When I tell people about my time in Boston, their reaction helps me to figure out whether or not they have actually lived there or just visited. The non-natives who lived there usually say, "Oh man, I felt the same way!" While those who have just visited say, "What! That's crazy! Boston is such a cool town!" And you know, what? It is a cool town. A cool town to visit. The city is beautiful and lively, there are great restaurants and shopping, and each neighborhood is full of history and sites to explore. But living there on a day to day basis, I started to get sucked into a negative energy in the air. Most days out of the year, the weather is terrible: either humid and muggy or bone-chilling cold and windy. People are cranky all the time. They are in rush, bumping into you without the slightest hint of apology. I became bitter, cold, and intolerant. I didn't like myself. As soon as I could, I made plans to get out of there as quickly as possible, not realizing that my next move would bring me to a place where I was happier than I'd ever been in my life. To a city I would fall head over heels in love with and meet the man of my dreams. So you see, I consider Boston a means to an end. I had never in a million years thought about living in San Francisco. But living in Boston brought me there.
I was unsure as to how I would feel, coming back to Boston 6.5 years later. I was older and definitely wiser. Would the city still hold that same negative energy I once experienced? Or was that simply just the stage of life I had been in? Well the first thing that happened when we landed in Logan is that the airline lost my luggage for the first 3 days of our trip. Then, as we headed for Albany, we got stuck in gridlock traffic making it only as far as Newton in 2 hours. We decided to stop and have a quick bite at Bertucci's, grab a Starbucks, and wait for the traffic on the pike to thin out. As we walked into Starbucks, a young kid was being taken out of the bathroom on a stretcher. "What the hell is going on in this town?!" Michael cried. All I could say was, "Welcome to Boston. This city hates me."

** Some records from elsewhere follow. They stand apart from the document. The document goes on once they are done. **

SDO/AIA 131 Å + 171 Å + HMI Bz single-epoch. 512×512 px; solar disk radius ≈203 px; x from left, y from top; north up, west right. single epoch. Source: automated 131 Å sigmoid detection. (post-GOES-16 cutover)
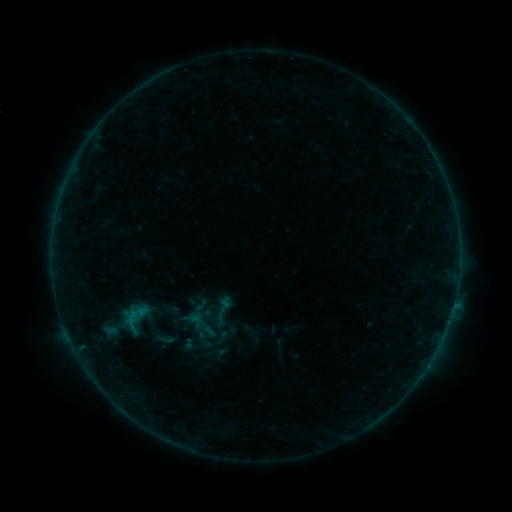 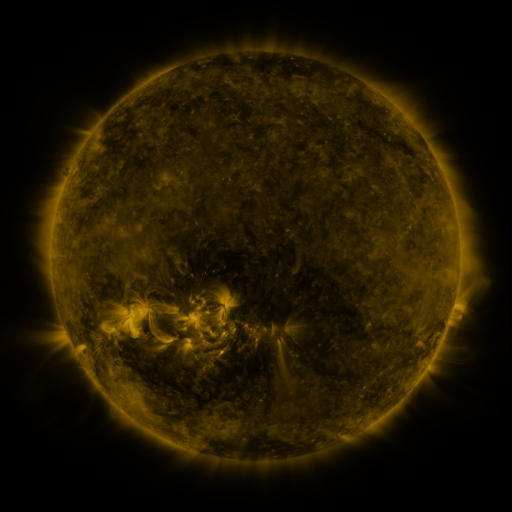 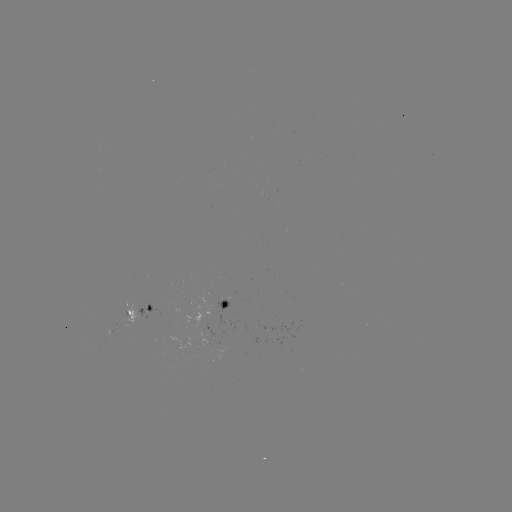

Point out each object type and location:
sigmoid: (223, 311)
sigmoid: (165, 339)
sigmoid: (221, 339)
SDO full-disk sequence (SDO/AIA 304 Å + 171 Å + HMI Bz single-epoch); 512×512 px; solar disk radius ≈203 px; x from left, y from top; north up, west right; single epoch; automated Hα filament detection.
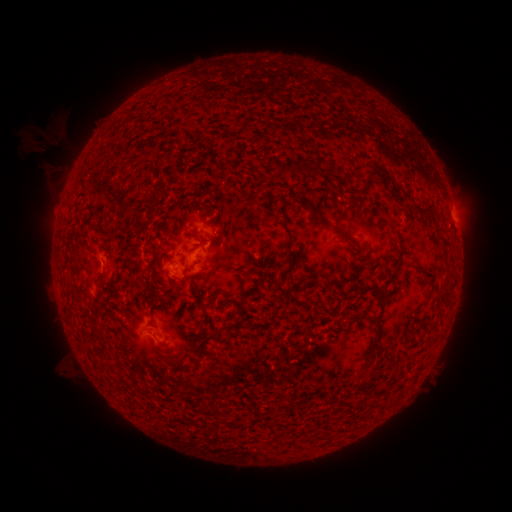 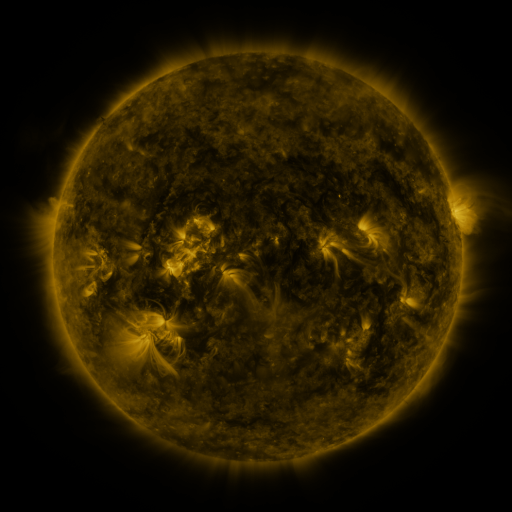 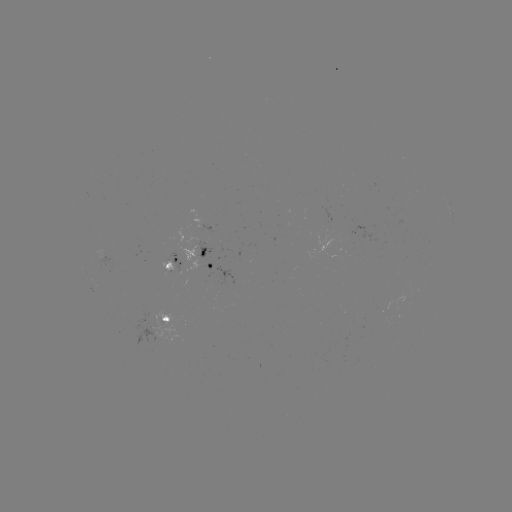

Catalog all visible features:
filament: (326, 175)
filament: (365, 183)
filament: (427, 207)
filament: (317, 217)
filament: (442, 235)
filament: (289, 257)
filament: (150, 262)
filament: (422, 266)
filament: (359, 281)
filament: (241, 283)
filament: (153, 289)
filament: (196, 291)
filament: (376, 325)
filament: (190, 343)
filament: (175, 359)
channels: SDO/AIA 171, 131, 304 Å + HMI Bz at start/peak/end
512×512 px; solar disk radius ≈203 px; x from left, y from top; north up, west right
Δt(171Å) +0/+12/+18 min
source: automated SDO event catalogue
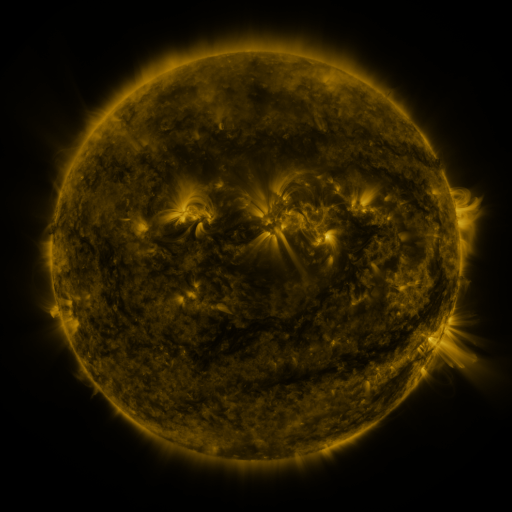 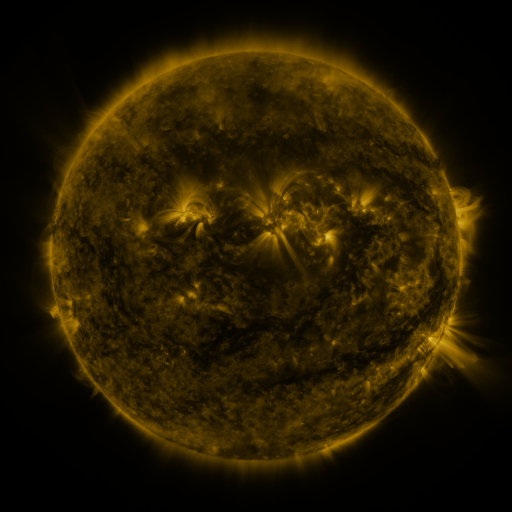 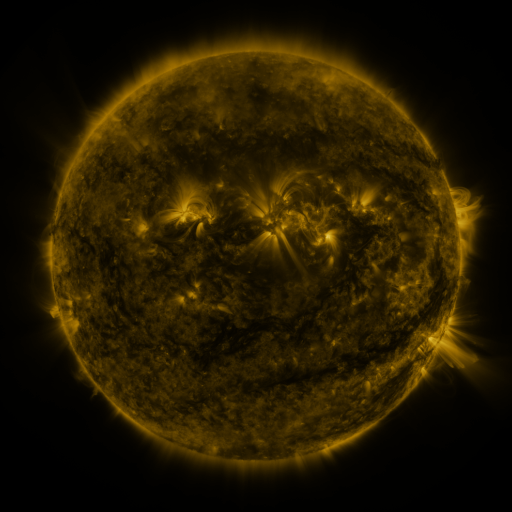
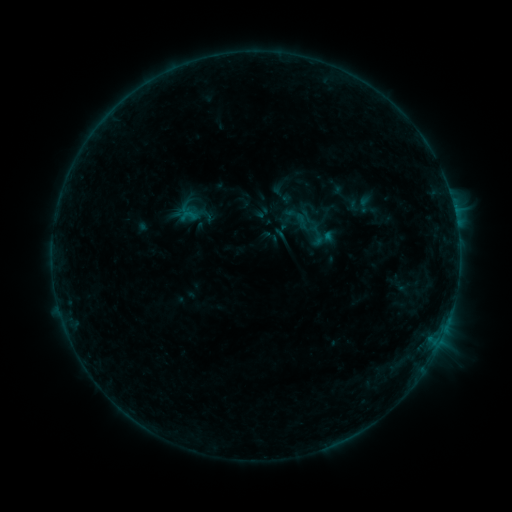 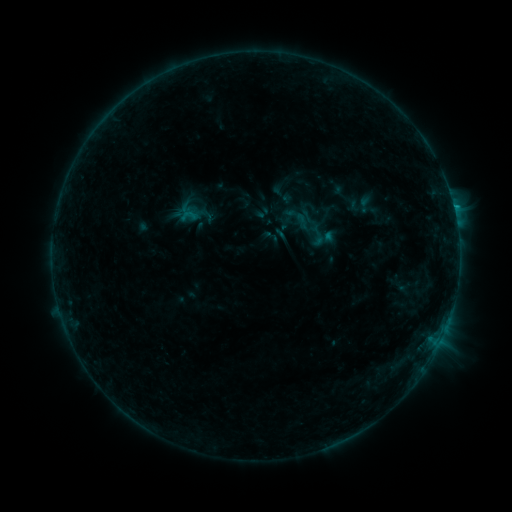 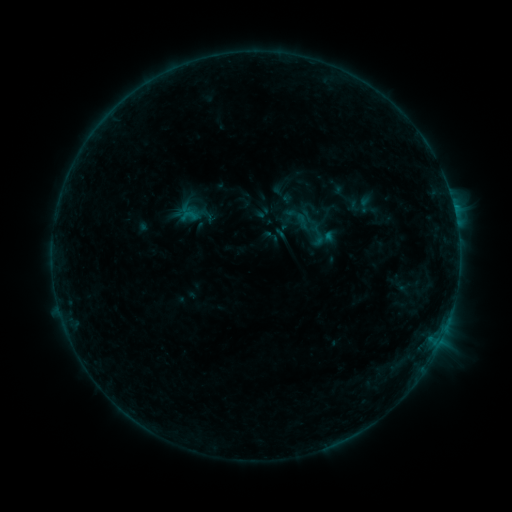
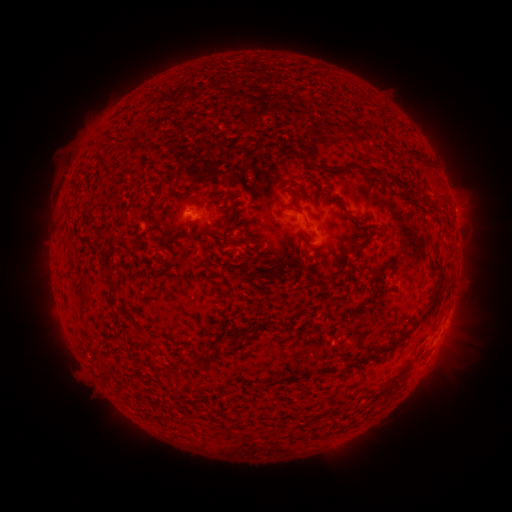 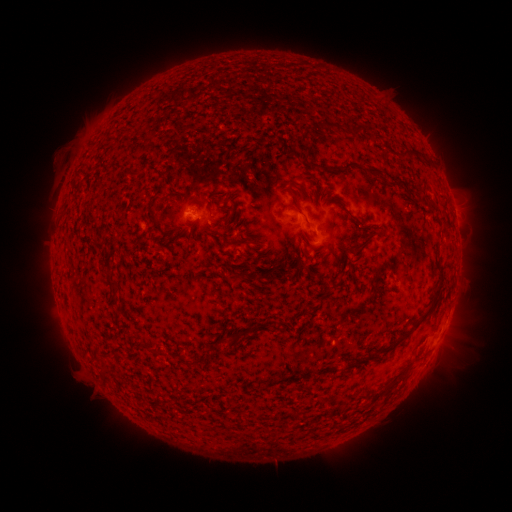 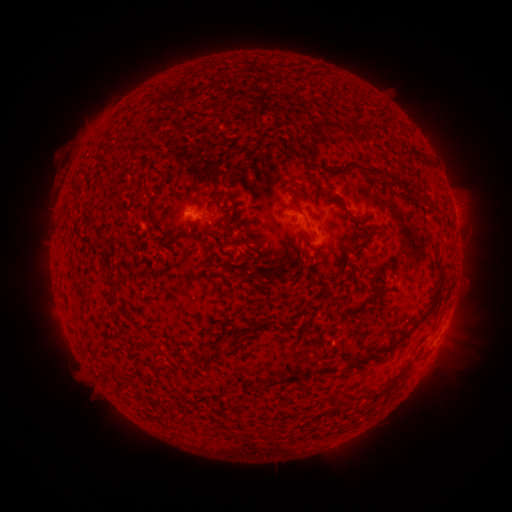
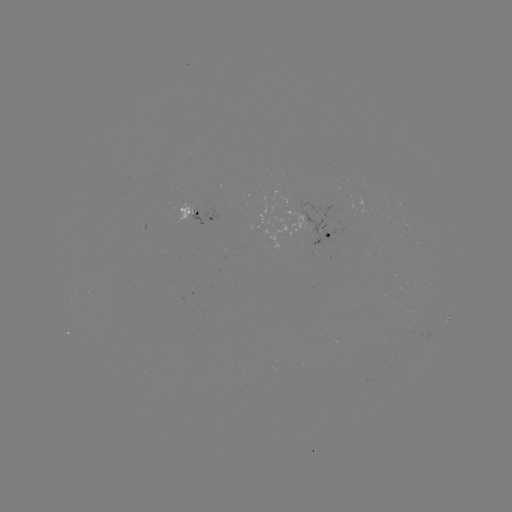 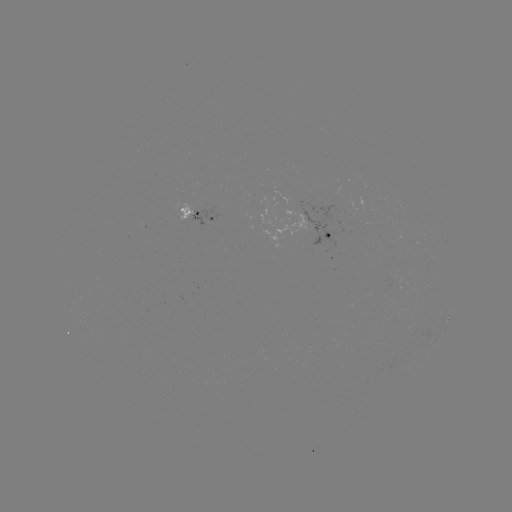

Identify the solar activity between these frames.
B5.3 flare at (266, 237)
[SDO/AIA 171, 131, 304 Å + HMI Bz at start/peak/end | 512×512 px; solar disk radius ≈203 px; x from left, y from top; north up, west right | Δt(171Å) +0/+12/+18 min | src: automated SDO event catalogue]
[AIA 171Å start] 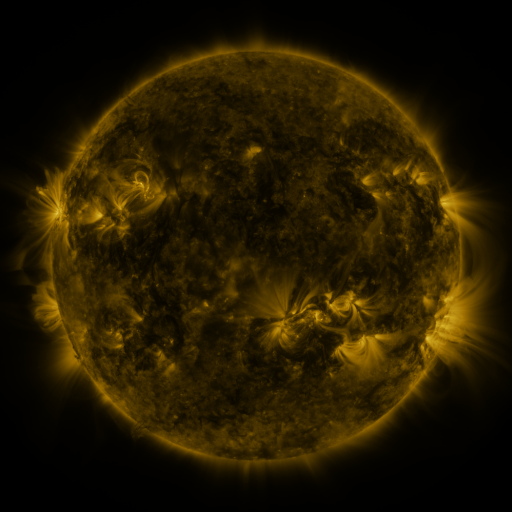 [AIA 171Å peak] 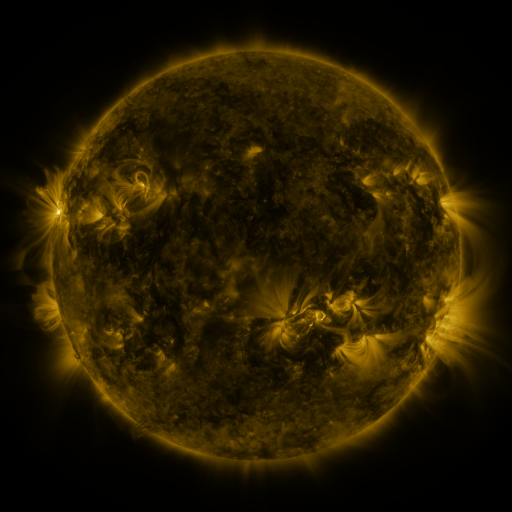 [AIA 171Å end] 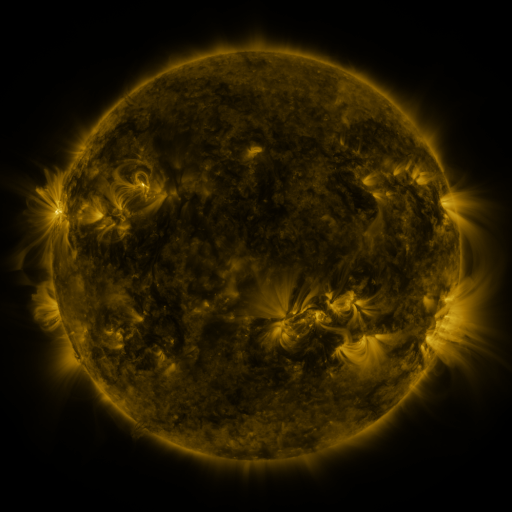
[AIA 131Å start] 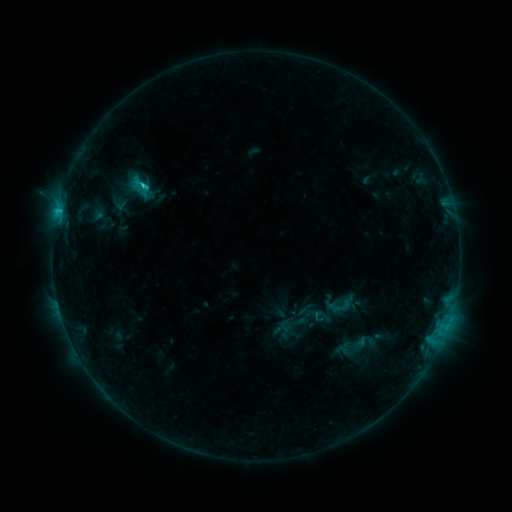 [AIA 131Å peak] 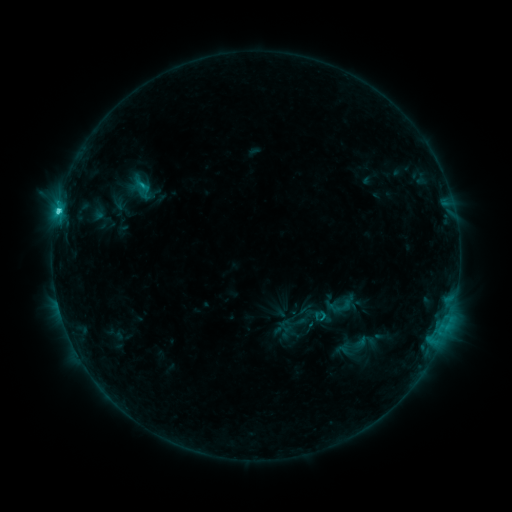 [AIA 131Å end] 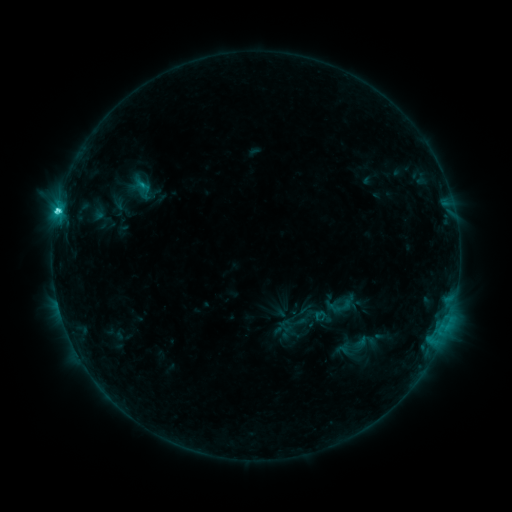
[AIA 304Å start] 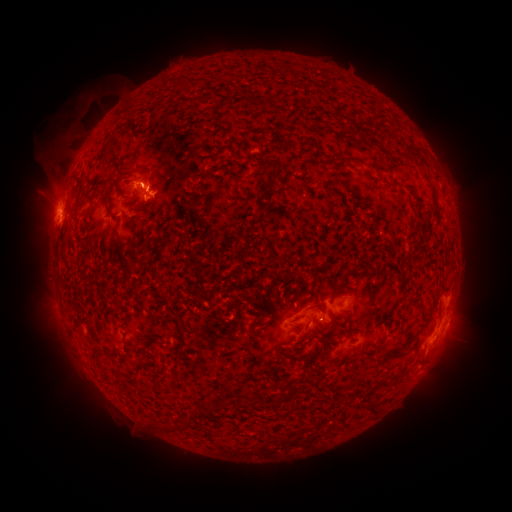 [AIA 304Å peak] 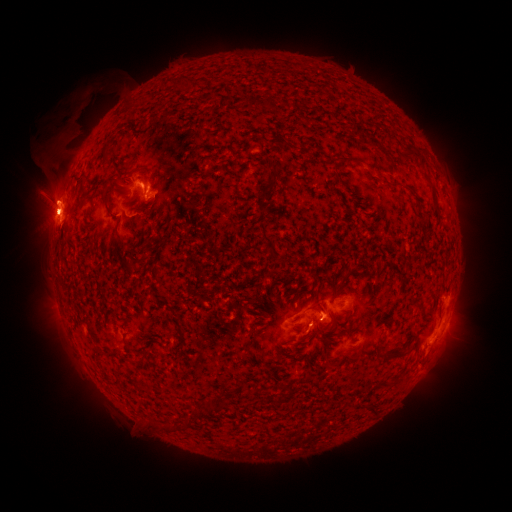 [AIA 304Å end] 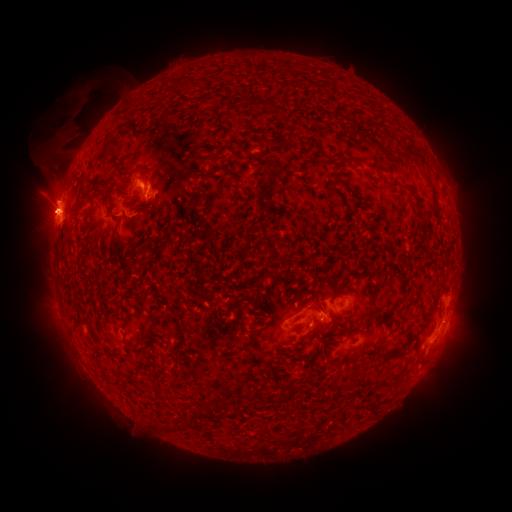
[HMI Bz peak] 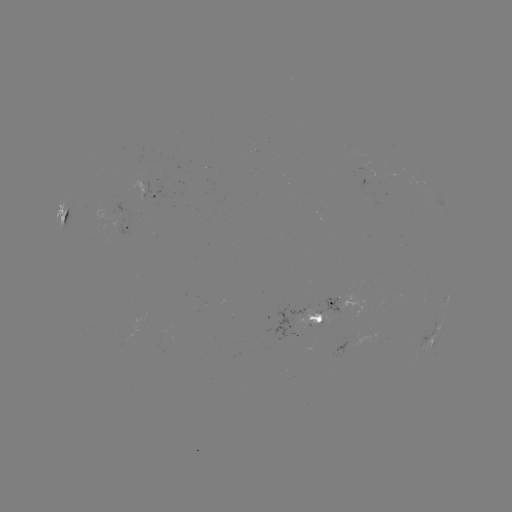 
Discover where eruption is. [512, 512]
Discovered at [49, 206].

The next week we headed back into the city to give it another shot and visit some of my old haunts. And the most amazing thing happened. I was flooded with memories of times I actually enjoyed
remembering. Walking through 4 feet of snow to get to the bar in the middle of a blizzard, late night pizza runs to NY Pizza, buying clothes I couldn't afford, and making all of the seemingly harmless bad decisions a 22-year old is supposed to make when right out of college. Even though it was still raining (seriously, half of our ECLT was spent in the rain), we walked all around my old neighborhood, visited my old apartment, and met up with some friends who came into town to meet us.
my old street in Bay Village
in front of my old apartment
my old office - the top floor of the tallest building in the city.
my bestie from NYC came all the way up to Boston to see me - isn't she the best?!
After a few martinis and a Clover, I decided that it was really nice to see Boston again. I've realized, I don't hate it anymore, but I definitely don't love it. I guess you could say that - me and Boston - we're frenemies now. I do
think it's a great place...for a visit.